TEXT PROVIDED →
= Beginning of Section =
The Lognormal Distribution

The Normal Distribution

We say that a real-valued random variable (RV) X is normally distributed with mean \mu and standard deviation \sigma if its probability density function (PDF) is: f(x) = \frac{1}{\sqrt{2 \pi \sigma^{2}}} e^{-\frac{(x - \mu)^{2}}{2 \sigma^{2}}} and we usually write X \sim \mathcal{N}(\mu, \sigma^{2}). The parameters \mu and \sigma are related to the first and second moments of X.

Figure 1: The figure shows the density function of a normally distributed random variable with mean \mu and standard deviation \sigma.
Moments of the Normal Distribution

The parameter \mu is the mean or expectation of X while \sigma denote its standard deviation. The variance of X is given by \sigma^{2}.

Proof

Let X = \mu + \sigma Z where Z \sim \mathcal{N}(0, 1). Start by defining f(z) = e^{-\frac{1}{2} z^{2}}, which implies that f^{\prime}(z) = -z e^{-\frac{1}{2} z^{2}} and f^{\prime \prime}(x) = z^{2} e^{-\frac{1}{2} z^{2}} - e^{-\frac{1}{2} z^{2}}. We can then write: \begin{aligned} z e^{-\frac{1}{2} z^{2}} & = -f^{\prime}(z) \\ z^{2} e^{-\frac{1}{2} z^{2}} & = f^{\prime \prime}(x) + f(z) \end{aligned}

Then, \begin{aligned} \operatorname{E}(Z) & = \int_{-\infty}^{\infty} \frac{1}{\sqrt{2 \pi}} z e^{-\frac{1}{2} z^{2}} \, dz \\ & = \frac{1}{\sqrt{2 \pi}} \int_{-\infty}^{\infty} -f^{\prime}(z) \, dz\\ & = \frac{1}{\sqrt{2 \pi}} \left( \left. -f(z) \vphantom{-e^{-\frac{1}{2} z^{2}}} \right|_{-\infty}^{\infty} \right) \\ & = 0, \\ \operatorname{E}(Z^{2}) & = \int_{-\infty}^{\infty} \frac{1}{\sqrt{2 \pi}} z^{2} e^{-\frac{1}{2} z^{2}} \, dz \\ & = \frac{1}{\sqrt{2 \pi}} \int_{-\infty}^{\infty} f^{\prime \prime}(x) + f(z) \, dz \\ & = \frac{1}{\sqrt{2 \pi}} \left( \left. f^{\prime}(z) \vphantom{-z e^{-\frac{1}{2} z^{2}}} \right|_{-\infty}^{\infty} + \int_{-\infty}^{\infty} f(z) \, dz \right) \\ & = \frac{1}{\sqrt{2 \pi}} (0 + \sqrt{2 \pi}) \\ & = 1, \\ \operatorname{Var}(Z) & = \operatorname{E}(Z^{2}) - \operatorname{E}(Z)^{2} \\ & = 1. \end{aligned} Note that we used the fact that \int_{-\infty}^{\infty} f(z) \, dz = \sqrt{2 \pi}.
= End of Section =
REQUIRED ACTIONS →
[a] Based on the text on the normal distribution, say whether each statement agrees with it. (i) The variance of X is sigma squared. (ii) The proof begins by writing X as mu plus sigma times a standard normal variable Z. (iii) The parameters mu and sigma relate to the third and fourth moments of X.
[b] Edit the stretch from "The Lognormal Distribution" through "standard deviation \sigma." in the text on the normal distribution, replacing "random variable" with "variate".
The material that comes next is separate from the text on the normal distribution.

DATA BLOCK →
= Beginning of Section =
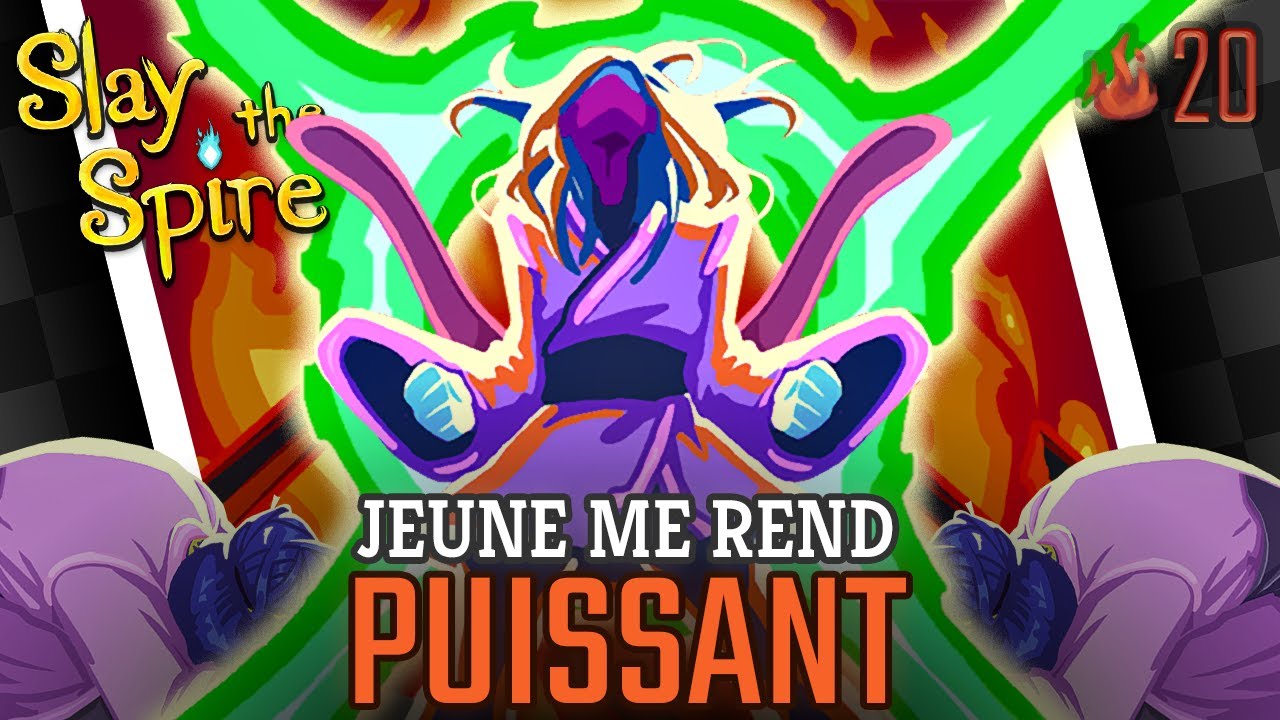Jeune est un scaling PARFAITEMENT ÉQUILIBRÉ - A20H [Slay the Spire]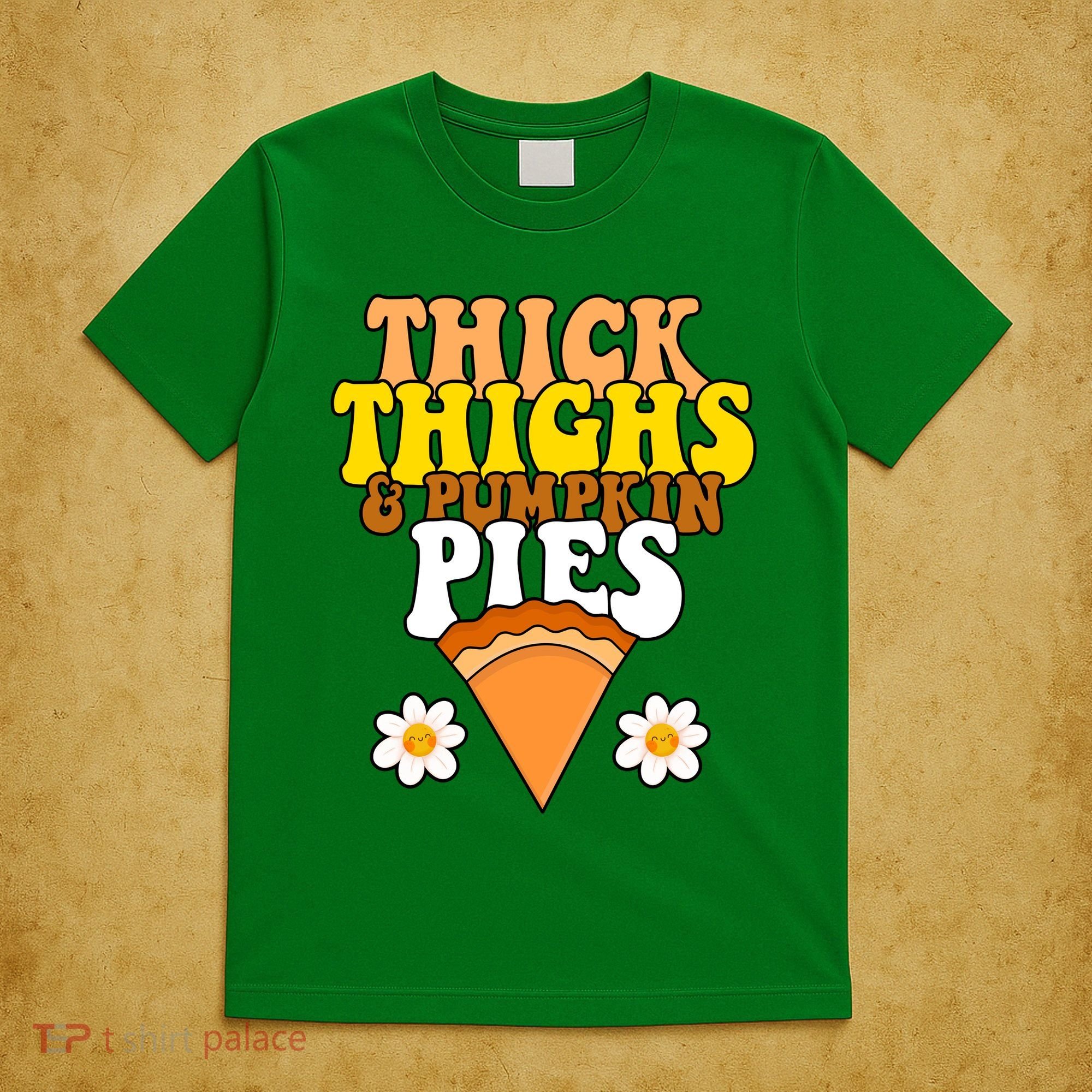 Thick Thighs And Pumpkin Pies Cute Thanksgiving T-Shirt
= End of Section =
SET OF ANSWERS →
[a]
(i) Yes: "The variance of X is given by \sigma^{2}."
(ii) Yes: "Let X = \mu + \sigma Z where Z \sim \mathcal{N}(0, 1)."
(iii) No: "The parameters \mu and \sigma are related to the first and second moments of X."

[b]
The Lognormal Distribution

The Normal Distribution

We say that a real-valued variate (RV) X is normally distributed with mean \mu and standard deviation \sigma if its probability density function (PDF) is: f(x) = \frac{1}{\sqrt{2 \pi \sigma^{2}}} e^{-\frac{(x - \mu)^{2}}{2 \sigma^{2}}} and we usually write X \sim \mathcal{N}(\mu, \sigma^{2}). The parameters \mu and \sigma are related to the first and second moments of X.

Figure 1: The figure shows the density function of a normally distributed variate with mean \mu and standard deviation \sigma.